Texto del documento:
Luego tenemos otros ejemplos más
cercanos a nosotros: la Biblia o, más concretamente, la Torá o el Pentateuco.
Se considera que esos libros fueron dictados por el Espíritu Santo. Esto es un
hecho curioso: la atribución de libros de diversos autores y edades a un solo
espíritu; pero en la Biblia misma se dice que el Espíritu sopla donde quiere.
Los hebreos tuvieron la idea de juntar diversas obras literarias de diversas
épocas y de formar con ellas un solo libro, cuyo título es Torá (Biblia en
griego). Todos estos libros se atribuyen a un solo autor: el Espíritu.
A Bernard Shaw le preguntaron una vez
si creía que el Espíritu Santo había escrito la Biblia. Y contestó: Todo libro
que vale la pena de ser releído ha sido escrito por el Espíritu. Es decir, un
libro tiene que ir más allá de la intención de su autor. La intención del autor
es una pobre cosa humana, falible, pero en el libro tiene que haber más. El
Quijote, por ejemplo, es más que una sátira de los libros de caballería. Es un
texto absoluto en el cual no interviene, absolutamente para nada, el azar.

Tarea planteada A: Copia íntegro y sin ningún cambio el texto sobre la autoría de la Biblia.

Datos disponibles:
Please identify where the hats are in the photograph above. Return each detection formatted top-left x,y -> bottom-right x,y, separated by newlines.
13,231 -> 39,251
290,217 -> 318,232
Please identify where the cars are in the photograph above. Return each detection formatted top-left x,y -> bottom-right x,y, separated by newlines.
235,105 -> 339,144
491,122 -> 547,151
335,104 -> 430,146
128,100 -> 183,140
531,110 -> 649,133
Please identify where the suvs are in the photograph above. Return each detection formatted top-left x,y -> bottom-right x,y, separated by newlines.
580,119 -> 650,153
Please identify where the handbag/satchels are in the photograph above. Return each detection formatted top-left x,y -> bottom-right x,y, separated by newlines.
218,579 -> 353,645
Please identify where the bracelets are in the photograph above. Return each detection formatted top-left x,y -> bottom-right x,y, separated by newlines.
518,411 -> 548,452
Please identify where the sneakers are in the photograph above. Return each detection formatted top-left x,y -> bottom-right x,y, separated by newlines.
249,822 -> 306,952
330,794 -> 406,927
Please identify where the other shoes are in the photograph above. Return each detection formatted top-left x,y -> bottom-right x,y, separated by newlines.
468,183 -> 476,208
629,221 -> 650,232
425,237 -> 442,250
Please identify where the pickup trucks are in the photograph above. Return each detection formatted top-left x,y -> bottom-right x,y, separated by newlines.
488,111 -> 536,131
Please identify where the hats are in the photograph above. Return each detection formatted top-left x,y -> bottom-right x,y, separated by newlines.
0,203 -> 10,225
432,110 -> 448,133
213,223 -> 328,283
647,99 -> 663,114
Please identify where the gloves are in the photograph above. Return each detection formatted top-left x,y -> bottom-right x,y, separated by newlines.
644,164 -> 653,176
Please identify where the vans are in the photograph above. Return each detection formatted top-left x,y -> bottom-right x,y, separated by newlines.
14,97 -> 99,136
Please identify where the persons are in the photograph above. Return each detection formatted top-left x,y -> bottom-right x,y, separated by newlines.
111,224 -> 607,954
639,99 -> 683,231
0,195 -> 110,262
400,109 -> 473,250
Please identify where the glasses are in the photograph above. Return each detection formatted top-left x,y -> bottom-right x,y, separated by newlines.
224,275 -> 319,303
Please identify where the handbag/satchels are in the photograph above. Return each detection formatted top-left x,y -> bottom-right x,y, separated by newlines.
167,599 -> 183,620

Tarea planteada B: Reproduce únicamente las filas que empiezan en la que contiene "Please identify where the suvs" y siguen hasta la que contiene "518,411 -> 548,452", ambas incluidas, con sus solicitudes. En las respuestas, suma 58 a cada número de las coordenadas.

Solución de la tarea A:
Luego tenemos otros ejemplos más
cercanos a nosotros: la Biblia o, más concretamente, la Torá o el Pentateuco.
Se considera que esos libros fueron dictados por el Espíritu Santo. Esto es un
hecho curioso: la atribución de libros de diversos autores y edades a un solo
espíritu; pero en la Biblia misma se dice que el Espíritu sopla donde quiere.
Los hebreos tuvieron la idea de juntar diversas obras literarias de diversas
épocas y de formar con ellas un solo libro, cuyo título es Torá (Biblia en
griego). Todos estos libros se atribuyen a un solo autor: el Espíritu.
A Bernard Shaw le preguntaron una vez
si creía que el Espíritu Santo había escrito la Biblia. Y contestó: Todo libro
que vale la pena de ser releído ha sido escrito por el Espíritu. Es decir, un
libro tiene que ir más allá de la intención de su autor. La intención del autor
es una pobre cosa humana, falible, pero en el libro tiene que haber más. El
Quijote, por ejemplo, es más que una sátira de los libros de caballería. Es un
texto absoluto en el cual no interviene, absolutamente para nada, el azar.

Solución de la tarea B:
Please identify where the suvs are in the photograph above. Return each detection formatted top-left x,y -> bottom-right x,y, separated by newlines.
638,177 -> 708,211
Please identify where the handbag/satchels are in the photograph above. Return each detection formatted top-left x,y -> bottom-right x,y, separated by newlines.
276,637 -> 411,703
Please identify where the bracelets are in the photograph above. Return each detection formatted top-left x,y -> bottom-right x,y, separated by newlines.
576,469 -> 606,510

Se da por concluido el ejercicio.